= Requirement =
Return the lines of the entries below verbatim, starting with the line that contains "At what measured" and continuing through the last of the entries, with both ends included.

Stored items

......

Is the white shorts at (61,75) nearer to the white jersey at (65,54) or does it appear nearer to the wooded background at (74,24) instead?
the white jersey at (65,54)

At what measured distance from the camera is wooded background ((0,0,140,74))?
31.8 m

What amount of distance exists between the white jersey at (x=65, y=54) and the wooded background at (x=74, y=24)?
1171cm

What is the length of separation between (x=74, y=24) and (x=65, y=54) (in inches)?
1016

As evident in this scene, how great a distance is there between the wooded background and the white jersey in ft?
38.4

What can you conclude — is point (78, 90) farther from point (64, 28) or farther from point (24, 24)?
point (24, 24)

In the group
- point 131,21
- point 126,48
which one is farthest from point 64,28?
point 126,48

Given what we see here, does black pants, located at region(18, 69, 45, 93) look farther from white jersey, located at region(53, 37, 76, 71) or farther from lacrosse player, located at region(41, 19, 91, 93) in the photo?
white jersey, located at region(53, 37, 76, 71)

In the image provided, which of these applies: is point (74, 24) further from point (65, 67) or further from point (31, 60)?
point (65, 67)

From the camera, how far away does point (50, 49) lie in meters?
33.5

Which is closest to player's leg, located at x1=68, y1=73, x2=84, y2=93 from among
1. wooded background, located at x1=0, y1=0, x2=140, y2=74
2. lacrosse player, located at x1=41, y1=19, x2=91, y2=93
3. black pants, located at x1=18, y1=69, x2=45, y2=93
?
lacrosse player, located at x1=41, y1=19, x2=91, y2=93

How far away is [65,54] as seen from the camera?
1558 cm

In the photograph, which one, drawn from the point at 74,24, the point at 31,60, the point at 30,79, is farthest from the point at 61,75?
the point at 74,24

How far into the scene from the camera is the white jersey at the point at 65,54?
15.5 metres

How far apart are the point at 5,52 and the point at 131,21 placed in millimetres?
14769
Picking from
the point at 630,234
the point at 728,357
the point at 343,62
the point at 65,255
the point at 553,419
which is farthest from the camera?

......

= Answer for the task =
At what measured distance from the camera is wooded background ((0,0,140,74))?
31.8 m

What amount of distance exists between the white jersey at (x=65, y=54) and the wooded background at (x=74, y=24)?
1171cm

What is the length of separation between (x=74, y=24) and (x=65, y=54) (in inches)?
1016

As evident in this scene, how great a distance is there between the wooded background and the white jersey in ft?
38.4

What can you conclude — is point (78, 90) farther from point (64, 28) or farther from point (24, 24)?
point (24, 24)

In the group
- point 131,21
- point 126,48
which one is farthest from point 64,28?
point 126,48

Given what we see here, does black pants, located at region(18, 69, 45, 93) look farther from white jersey, located at region(53, 37, 76, 71) or farther from lacrosse player, located at region(41, 19, 91, 93) in the photo?
white jersey, located at region(53, 37, 76, 71)

In the image provided, which of these applies: is point (74, 24) further from point (65, 67) or further from point (31, 60)?
point (65, 67)

From the camera, how far away does point (50, 49) lie in meters?
33.5

Which is closest to player's leg, located at x1=68, y1=73, x2=84, y2=93 from among
1. wooded background, located at x1=0, y1=0, x2=140, y2=74
2. lacrosse player, located at x1=41, y1=19, x2=91, y2=93
3. black pants, located at x1=18, y1=69, x2=45, y2=93
?
lacrosse player, located at x1=41, y1=19, x2=91, y2=93

How far away is [65,54] as seen from the camera?
1558 cm

In the photograph, which one, drawn from the point at 74,24, the point at 31,60, the point at 30,79, is farthest from the point at 61,75?
the point at 74,24

How far into the scene from the camera is the white jersey at the point at 65,54?
15.5 metres

How far apart are the point at 5,52 and the point at 131,21 placed in millimetres?
14769
Picking from
the point at 630,234
the point at 728,357
the point at 343,62
the point at 65,255
the point at 553,419
which is farthest from the camera?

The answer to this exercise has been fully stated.